Update getEnvVariables
function
tsconst getEnvVariables = () => {
const nomadUrl = process.env.NOMAD_URL
if (!nomadUrl) throw new Error("NOMAD_URL is not set")
const nomadToken = process.env.NOMAD_TOKEN
if (!nomadToken) throw new Error("NOMAD_TOKEN is not set")
const domain = process.env.DOMAIN
if (!domain) throw new Error("DOMAIN is not set")
const postgresPassword = process.env.POSTGRES_PASSWORD
if (!postgresPassword) throw new Error("POSTGRES_PASSWORD is not set")
const postgresUser = process.env.POSTGRES_USER
if (!postgresUser) throw new Error("POSTGRES_USER is not set")
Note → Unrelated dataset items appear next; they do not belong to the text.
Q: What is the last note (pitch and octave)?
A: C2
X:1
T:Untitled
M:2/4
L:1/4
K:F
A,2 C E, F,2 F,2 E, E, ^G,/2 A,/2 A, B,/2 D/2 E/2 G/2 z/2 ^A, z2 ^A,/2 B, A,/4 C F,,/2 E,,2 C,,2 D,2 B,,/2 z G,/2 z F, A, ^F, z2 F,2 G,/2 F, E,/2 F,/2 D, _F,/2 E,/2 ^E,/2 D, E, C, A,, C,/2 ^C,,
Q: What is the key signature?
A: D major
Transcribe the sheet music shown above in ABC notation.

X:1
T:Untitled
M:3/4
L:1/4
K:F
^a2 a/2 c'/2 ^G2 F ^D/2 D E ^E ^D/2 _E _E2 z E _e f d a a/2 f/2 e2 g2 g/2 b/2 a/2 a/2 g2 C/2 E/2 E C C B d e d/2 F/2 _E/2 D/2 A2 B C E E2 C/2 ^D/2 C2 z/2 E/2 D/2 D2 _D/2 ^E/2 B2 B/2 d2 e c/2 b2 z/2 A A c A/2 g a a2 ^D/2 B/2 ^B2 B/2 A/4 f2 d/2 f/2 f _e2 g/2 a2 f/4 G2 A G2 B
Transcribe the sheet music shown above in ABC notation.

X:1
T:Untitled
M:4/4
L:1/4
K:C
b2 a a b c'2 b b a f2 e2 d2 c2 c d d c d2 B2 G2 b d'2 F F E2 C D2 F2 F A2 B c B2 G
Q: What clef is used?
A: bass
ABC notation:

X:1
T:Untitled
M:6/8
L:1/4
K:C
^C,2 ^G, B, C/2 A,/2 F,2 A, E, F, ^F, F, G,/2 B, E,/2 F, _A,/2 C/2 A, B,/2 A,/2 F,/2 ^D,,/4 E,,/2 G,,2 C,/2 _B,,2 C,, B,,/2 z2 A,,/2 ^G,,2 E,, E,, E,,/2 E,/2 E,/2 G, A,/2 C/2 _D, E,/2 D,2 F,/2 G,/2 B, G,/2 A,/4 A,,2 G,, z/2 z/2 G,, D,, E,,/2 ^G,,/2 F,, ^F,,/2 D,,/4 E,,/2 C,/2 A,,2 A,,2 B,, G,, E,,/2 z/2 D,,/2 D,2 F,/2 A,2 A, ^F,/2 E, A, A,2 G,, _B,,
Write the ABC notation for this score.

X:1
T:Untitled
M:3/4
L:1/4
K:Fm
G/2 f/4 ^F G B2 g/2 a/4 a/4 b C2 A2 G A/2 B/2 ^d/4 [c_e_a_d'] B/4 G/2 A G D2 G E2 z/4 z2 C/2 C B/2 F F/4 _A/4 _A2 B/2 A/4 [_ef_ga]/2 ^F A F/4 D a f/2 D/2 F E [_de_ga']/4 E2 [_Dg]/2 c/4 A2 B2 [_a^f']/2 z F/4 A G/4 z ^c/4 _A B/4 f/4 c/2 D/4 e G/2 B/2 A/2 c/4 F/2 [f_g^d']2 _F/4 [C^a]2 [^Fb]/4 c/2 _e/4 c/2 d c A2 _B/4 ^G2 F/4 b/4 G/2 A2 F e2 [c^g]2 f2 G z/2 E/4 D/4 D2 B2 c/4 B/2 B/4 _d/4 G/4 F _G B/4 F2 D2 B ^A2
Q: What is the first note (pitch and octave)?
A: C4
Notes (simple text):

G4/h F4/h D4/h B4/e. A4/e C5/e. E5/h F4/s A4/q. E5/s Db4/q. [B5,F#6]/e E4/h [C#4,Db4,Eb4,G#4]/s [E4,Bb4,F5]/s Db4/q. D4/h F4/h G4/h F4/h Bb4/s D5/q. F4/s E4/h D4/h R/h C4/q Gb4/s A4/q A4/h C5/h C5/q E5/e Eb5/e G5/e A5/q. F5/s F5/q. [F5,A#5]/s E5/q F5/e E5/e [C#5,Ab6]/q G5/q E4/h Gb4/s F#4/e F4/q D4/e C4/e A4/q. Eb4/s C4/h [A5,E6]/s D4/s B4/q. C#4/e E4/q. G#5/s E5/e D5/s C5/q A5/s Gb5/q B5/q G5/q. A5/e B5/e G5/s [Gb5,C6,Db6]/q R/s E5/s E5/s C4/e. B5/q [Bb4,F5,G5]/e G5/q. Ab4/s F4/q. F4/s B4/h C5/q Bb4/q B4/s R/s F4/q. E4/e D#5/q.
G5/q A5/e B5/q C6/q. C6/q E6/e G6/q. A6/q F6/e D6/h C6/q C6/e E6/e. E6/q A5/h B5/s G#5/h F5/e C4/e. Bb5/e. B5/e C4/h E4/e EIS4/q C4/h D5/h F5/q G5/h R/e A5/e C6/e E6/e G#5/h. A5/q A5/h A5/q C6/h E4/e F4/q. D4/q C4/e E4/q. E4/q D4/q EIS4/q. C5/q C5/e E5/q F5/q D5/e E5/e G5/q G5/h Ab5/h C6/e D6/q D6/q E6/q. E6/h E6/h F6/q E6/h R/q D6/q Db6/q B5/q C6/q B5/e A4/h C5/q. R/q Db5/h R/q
const postgresDatabase = process.env.POSTGRES_DB
if (!postgresDatabase) throw new Error("POSTGRES_DB is not set")
return {
nomadUrl,
nomadToken,
domain,
postgresPassword,
postgresUser,
postgresDatabase
}
}
And its call
tsconst {
nomadUrl,
nomadToken,
domain,
postgresPassword,
postgresUser,
postgresDatabase
} = getEnvVariables()
Add new jobs to the run
function:
tsconst echo = new nomad.Job(
"Echo",
{
jobspec: readFileSync(".nomad/echo.nomad", "utf-8"),
hcl2: {
vars: {
POSTGRES_PASSWORD: postgresPassword,
POSTGRES_USER: postgresUser,
POSTGRES_DATABASE: postgresDatabase,
DOMAIN: domain
}
}
},
{
provider: nomadProvider
}
)
const postgres = new nomad.Job(
"Postgres",
{
jobspec: readFileSync(".nomad/postgres.nomad", "utf-8"),
hcl2: {
vars: {
POSTGRES_PASSWORD: postgresPassword,
POSTGRES_USER: postgresUser,
POSTGRES_DATABASE: postgresDatabase,
DOMAIN: domain
}
}
},
{
provider: nomadProvider
}
)
Do env $(cat .env | xargs) sst deploy
Visit the UI, you should see jobs, wait for them to be healthy, then visit https://example.com
, you should see something like this:
shellDATABASE_URL: postgres://oofer:super-secret@10.11.12.13:24847/boofer CURRENT_PORT: 28721
Running openssl s_client -connect database.example.com:5432
should show us that TLS is working, indicating that we have an encrypted connection to the database from the outside.
Refresh the page a couple of times, you should see different ports in the CURRENT_PORT
field.
And I guess that's it. Now we have a working Nomad setup with Traefik, and we have a way to do rolling updates, run multiple instances of services, and connect them to each other.